*PROBLEM TO WORK ON*: Copy the following entries verbatim, starting at the line that contains "Which has more" and ending after the line that contains "3. point 364,60".

== PROVIDED ENTRIES ==

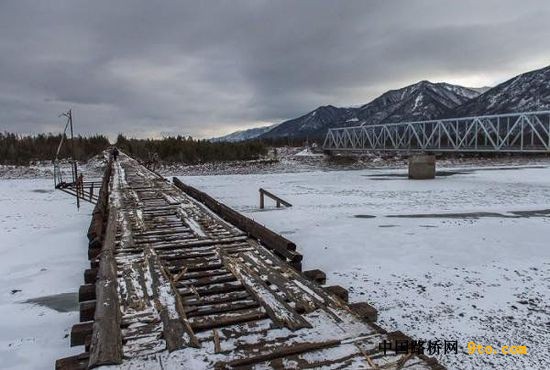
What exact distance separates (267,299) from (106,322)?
174 centimetres

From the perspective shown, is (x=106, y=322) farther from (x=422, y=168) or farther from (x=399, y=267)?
(x=422, y=168)

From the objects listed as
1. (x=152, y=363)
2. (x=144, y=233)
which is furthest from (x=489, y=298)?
(x=144, y=233)

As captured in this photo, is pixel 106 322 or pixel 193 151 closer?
pixel 106 322

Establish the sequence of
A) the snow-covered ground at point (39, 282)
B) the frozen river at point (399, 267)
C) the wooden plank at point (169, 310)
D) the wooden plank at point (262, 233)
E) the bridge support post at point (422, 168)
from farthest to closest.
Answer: the bridge support post at point (422, 168), the wooden plank at point (262, 233), the frozen river at point (399, 267), the snow-covered ground at point (39, 282), the wooden plank at point (169, 310)

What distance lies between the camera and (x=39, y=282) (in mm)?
8234

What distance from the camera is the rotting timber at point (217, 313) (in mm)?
3648

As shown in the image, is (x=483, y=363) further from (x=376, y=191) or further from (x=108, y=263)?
(x=376, y=191)

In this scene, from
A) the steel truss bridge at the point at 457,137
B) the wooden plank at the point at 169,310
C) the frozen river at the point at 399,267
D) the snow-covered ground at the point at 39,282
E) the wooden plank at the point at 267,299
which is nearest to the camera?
the wooden plank at the point at 169,310

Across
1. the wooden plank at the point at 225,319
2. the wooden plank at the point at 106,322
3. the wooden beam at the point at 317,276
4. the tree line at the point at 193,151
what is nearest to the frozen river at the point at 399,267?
the wooden plank at the point at 106,322

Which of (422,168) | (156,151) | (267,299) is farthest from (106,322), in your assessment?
(156,151)

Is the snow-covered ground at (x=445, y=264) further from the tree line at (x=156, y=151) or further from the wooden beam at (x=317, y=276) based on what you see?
the tree line at (x=156, y=151)

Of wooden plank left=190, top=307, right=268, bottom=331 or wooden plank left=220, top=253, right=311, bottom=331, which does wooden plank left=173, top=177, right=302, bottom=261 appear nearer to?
wooden plank left=220, top=253, right=311, bottom=331

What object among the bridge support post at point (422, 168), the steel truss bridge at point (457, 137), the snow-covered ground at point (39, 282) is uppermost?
the steel truss bridge at point (457, 137)

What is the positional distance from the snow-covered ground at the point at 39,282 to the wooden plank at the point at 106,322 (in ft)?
3.12
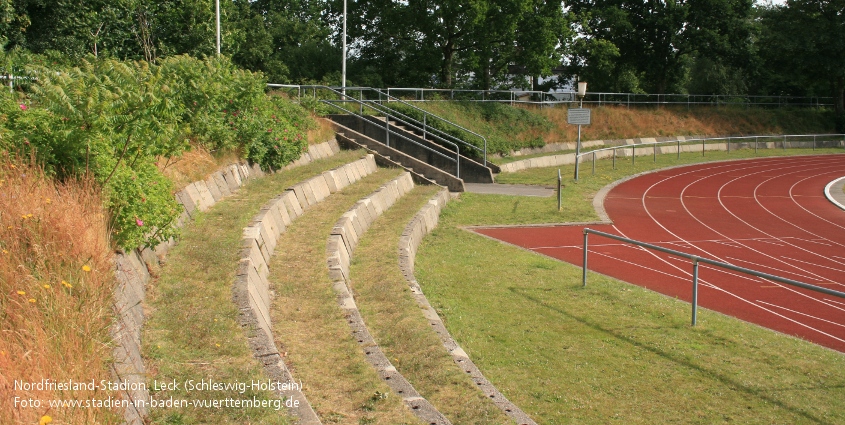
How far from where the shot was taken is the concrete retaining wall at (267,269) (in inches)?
236

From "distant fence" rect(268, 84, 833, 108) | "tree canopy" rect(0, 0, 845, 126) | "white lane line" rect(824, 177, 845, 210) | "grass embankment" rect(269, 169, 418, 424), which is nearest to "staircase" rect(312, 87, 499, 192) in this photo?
"distant fence" rect(268, 84, 833, 108)

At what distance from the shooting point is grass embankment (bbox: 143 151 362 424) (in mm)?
5184

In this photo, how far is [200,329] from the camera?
253 inches

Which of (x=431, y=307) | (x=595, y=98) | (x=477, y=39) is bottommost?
(x=431, y=307)

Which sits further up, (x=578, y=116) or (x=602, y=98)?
(x=602, y=98)

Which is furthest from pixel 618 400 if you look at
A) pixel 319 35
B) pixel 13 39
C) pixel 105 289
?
pixel 319 35

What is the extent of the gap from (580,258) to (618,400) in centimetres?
755

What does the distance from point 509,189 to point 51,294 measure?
20.2 meters

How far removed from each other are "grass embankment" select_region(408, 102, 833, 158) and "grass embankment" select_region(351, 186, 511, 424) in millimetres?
18184

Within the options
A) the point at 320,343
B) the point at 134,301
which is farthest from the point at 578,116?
the point at 134,301

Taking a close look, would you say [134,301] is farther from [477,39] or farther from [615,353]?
[477,39]

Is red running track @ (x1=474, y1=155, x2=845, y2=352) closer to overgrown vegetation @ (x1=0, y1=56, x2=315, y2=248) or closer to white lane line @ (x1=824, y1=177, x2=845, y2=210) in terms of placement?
white lane line @ (x1=824, y1=177, x2=845, y2=210)

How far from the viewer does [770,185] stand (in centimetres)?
2855

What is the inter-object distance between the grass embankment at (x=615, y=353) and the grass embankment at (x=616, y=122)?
17.9 m
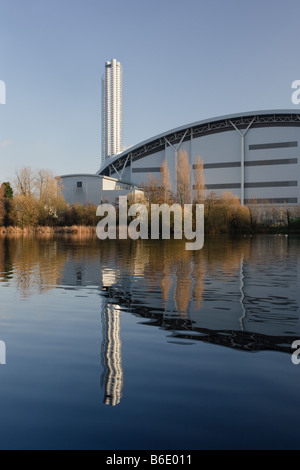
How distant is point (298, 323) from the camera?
6.56 m

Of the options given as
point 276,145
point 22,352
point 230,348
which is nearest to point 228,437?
point 230,348

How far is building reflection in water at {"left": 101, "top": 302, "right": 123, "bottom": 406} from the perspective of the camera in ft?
13.1

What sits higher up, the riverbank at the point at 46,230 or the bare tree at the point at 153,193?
the bare tree at the point at 153,193

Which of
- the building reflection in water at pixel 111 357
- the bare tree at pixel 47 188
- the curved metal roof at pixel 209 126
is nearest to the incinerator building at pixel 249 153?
the curved metal roof at pixel 209 126

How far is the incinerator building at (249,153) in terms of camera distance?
205ft

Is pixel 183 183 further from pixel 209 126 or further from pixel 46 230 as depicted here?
pixel 46 230

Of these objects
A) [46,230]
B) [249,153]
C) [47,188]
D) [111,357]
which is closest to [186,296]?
[111,357]

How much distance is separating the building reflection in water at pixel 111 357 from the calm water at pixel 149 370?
0.05 feet

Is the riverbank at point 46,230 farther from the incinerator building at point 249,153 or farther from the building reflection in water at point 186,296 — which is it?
the building reflection in water at point 186,296

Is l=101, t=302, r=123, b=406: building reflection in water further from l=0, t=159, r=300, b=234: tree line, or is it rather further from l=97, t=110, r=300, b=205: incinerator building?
l=97, t=110, r=300, b=205: incinerator building

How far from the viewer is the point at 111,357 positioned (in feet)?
16.6

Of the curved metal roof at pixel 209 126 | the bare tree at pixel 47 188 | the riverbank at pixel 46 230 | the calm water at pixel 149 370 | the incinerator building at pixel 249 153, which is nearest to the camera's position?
the calm water at pixel 149 370

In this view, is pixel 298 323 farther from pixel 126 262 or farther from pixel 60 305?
pixel 126 262

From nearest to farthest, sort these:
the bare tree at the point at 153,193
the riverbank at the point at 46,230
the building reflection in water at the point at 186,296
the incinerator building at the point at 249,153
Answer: the building reflection in water at the point at 186,296
the bare tree at the point at 153,193
the riverbank at the point at 46,230
the incinerator building at the point at 249,153
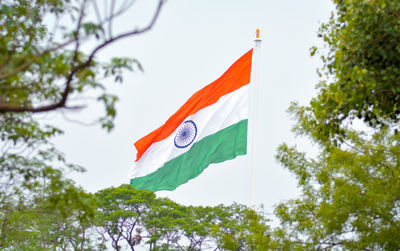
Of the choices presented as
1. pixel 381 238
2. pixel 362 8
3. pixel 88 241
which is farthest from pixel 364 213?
pixel 88 241

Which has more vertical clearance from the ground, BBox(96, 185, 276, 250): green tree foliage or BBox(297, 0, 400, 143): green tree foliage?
BBox(96, 185, 276, 250): green tree foliage

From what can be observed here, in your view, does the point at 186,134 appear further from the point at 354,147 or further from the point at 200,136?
the point at 354,147

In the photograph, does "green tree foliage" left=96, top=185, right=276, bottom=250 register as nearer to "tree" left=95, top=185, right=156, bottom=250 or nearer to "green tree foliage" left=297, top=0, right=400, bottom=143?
"tree" left=95, top=185, right=156, bottom=250

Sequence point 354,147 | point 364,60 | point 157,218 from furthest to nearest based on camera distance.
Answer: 1. point 157,218
2. point 354,147
3. point 364,60

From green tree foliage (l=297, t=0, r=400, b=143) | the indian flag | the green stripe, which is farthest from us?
the indian flag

===

*REPLY*:
Which has more vertical clearance from the ground, BBox(96, 185, 276, 250): green tree foliage or BBox(297, 0, 400, 143): green tree foliage?
BBox(96, 185, 276, 250): green tree foliage

From what can be observed here, in your view, does the point at 186,134 appear further from the point at 354,147 or further from the point at 200,136?
the point at 354,147

In the photograph, does "green tree foliage" left=96, top=185, right=276, bottom=250 register as nearer to "tree" left=95, top=185, right=156, bottom=250 or nearer to "green tree foliage" left=297, top=0, right=400, bottom=143?
"tree" left=95, top=185, right=156, bottom=250

Sequence point 354,147 | point 364,60 | point 157,218 from furthest to nearest based on camera distance.
Answer: 1. point 157,218
2. point 354,147
3. point 364,60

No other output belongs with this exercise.